Lo spagnolo si levò la palandrana, estrasse dal carretto due enormi palle infilate ai capi d'una grossa sbarra di ferro, e venne tentennante ma sorridente a gettarle ai nostri piedi, facendoci balzare tutti sulle sedie per il contraccolpo.
— Fammelo assaggiare, — disse Peppino; e chinandosi sul suo triciclo, e con la destra afferrato nel giusto mezzo il peso, lo tenne per un momento sollevato, con una facilità che preoccupò visibilmente lo spagnolo.
— Se, così come son ridotto, senza gambe, t'alzassi questo peso e te seduto sopra, tutto di forza, senza spinta, perchè ho le spalle appoggiate, ci crederesti allora a quello che ho raccontato?
— Allora sì! — rispose lo spagnolo sorridendo incredulo.
Peppino si levò la giacchetta e la dette in custodia ad un ammiratore vicino, poi si levò anche la camicia e mise al nudo un torso candido e gigantesco come quello di Ercole.
Bullet aveva smesso di ridere per guardare a bocca aperta.
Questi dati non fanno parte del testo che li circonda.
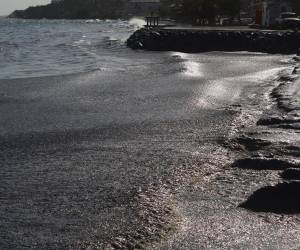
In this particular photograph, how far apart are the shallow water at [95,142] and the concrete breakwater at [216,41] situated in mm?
15535

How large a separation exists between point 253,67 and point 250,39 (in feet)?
42.4

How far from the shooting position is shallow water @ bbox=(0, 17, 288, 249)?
5160 mm

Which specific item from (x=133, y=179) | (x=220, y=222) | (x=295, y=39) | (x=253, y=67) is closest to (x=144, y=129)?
(x=133, y=179)

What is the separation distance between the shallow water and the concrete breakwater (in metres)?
15.5

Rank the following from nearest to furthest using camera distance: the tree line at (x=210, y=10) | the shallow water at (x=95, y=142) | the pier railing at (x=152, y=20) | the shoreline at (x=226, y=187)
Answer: the shoreline at (x=226, y=187)
the shallow water at (x=95, y=142)
the pier railing at (x=152, y=20)
the tree line at (x=210, y=10)

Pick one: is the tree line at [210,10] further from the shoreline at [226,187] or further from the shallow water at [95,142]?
the shoreline at [226,187]

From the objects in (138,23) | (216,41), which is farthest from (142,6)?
(216,41)

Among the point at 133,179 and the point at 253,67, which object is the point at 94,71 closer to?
the point at 253,67

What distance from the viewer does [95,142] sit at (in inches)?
324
A un tratto strillò:
— Che bellezza di bracci, per Diana!
[pg!13] — È un pezzo che non vi sentite stringere la vita! — gridò Peppino, ridendo con tutti i denti. — Dite la verità che n'avete voglia d'una strettarella, eh birbacciona? — E aprendo le braccia: — Volete favorire? Io ci sto di core!
— Se vi sentisse Otello! — si limitò a rispondere Bullet, rimanendo però lì come tenuta dall'incanto di quelle due braccia magnifiche.
— Su! Su! la gran prova! — dicevano gli amici di Peppino.